• Page text:
• • • •

Moscow, Feb 16 (IANS/RIA Novosti): NATO representatives have assured Russia the deployment of Patriot missile systems in Turkey was not preparation for an offensive operation against Syria.
Russian Deputy Foreign Minister Alexei Meshkov said: "The NATO leadership has assured us that the Patriot deployment is not preparation for armed intervention in Syria and will not be used to create 'no-fly zones'."
"We have no reason to call these assurances into question," he said.
However, the deployment of such systems along the Syrian borders was not conducive to the peaceful resolution of the Syrian problem, Meshkov said.
NATO agreed in December 2012 to station two units each from three NATO nations (Germany, the Netherlands, and the US) at the request of another alliance member Turkey, after Syrian shelling along the border killed five Turkish civilians in October.
Russia has repeatedly protested the move, warning it would mean the direct involvement of NATO forces in the Syrian conflict, further undermining the already unstable situation in the region.
Turkey maintains it needs the batteries to shore up security on its 900-km border with Syria.
Damascus is believed to have several hundred surface-to-surface missiles capable of carrying chemical or biological warheads.
NATO said in January the first of six Patriot batteries being deployed along Turkey's border with Syria was operational.
The other five batteries are expected to be in place and operational in the near future.
Patriot is an air-defence missile system with the capability to intercept some ballistic missiles as well as cruise missiles and aircraft.
It was first used operationally in the first Gulf War in 1991.

• • • •

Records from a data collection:
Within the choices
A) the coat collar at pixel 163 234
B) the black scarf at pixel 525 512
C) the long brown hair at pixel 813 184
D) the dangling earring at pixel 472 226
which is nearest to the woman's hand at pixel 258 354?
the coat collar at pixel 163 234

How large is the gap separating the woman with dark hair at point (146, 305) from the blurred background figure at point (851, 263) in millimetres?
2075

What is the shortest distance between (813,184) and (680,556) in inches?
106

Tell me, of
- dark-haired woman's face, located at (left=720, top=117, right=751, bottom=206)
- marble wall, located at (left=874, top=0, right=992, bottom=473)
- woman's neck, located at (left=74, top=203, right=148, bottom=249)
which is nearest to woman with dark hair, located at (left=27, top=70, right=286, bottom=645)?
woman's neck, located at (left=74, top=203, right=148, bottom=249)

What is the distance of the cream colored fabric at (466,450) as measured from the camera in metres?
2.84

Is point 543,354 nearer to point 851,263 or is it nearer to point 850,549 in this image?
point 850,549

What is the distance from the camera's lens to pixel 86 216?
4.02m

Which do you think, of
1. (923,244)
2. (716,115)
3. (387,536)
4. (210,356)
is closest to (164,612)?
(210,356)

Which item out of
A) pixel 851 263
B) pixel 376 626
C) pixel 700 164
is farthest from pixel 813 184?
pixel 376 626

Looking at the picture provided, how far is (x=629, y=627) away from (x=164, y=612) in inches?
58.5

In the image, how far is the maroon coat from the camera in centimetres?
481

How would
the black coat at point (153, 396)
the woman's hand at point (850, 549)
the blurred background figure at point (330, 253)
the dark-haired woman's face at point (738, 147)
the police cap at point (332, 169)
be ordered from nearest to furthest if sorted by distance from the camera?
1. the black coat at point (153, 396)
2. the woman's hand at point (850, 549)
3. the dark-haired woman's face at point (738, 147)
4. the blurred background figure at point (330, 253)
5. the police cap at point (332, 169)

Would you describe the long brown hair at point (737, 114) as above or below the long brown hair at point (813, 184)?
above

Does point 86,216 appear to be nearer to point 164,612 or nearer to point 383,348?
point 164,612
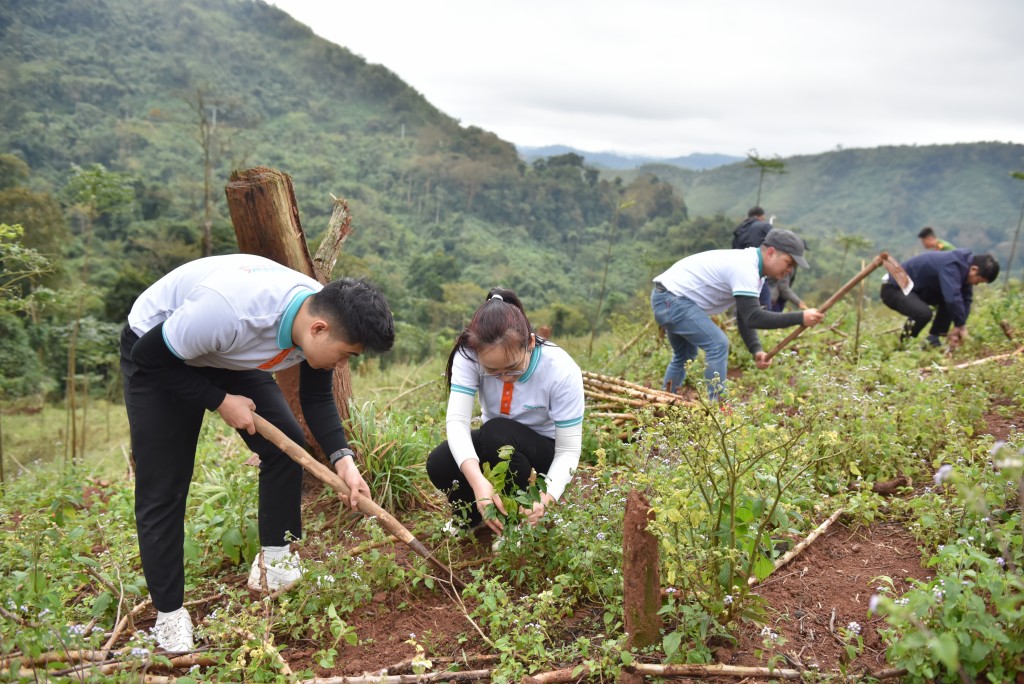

• • • •

According to the news report on the Patriot deployment in Turkey, which three NATO nations agreed to station Patriot units there?

Germany, the Netherlands, and the US.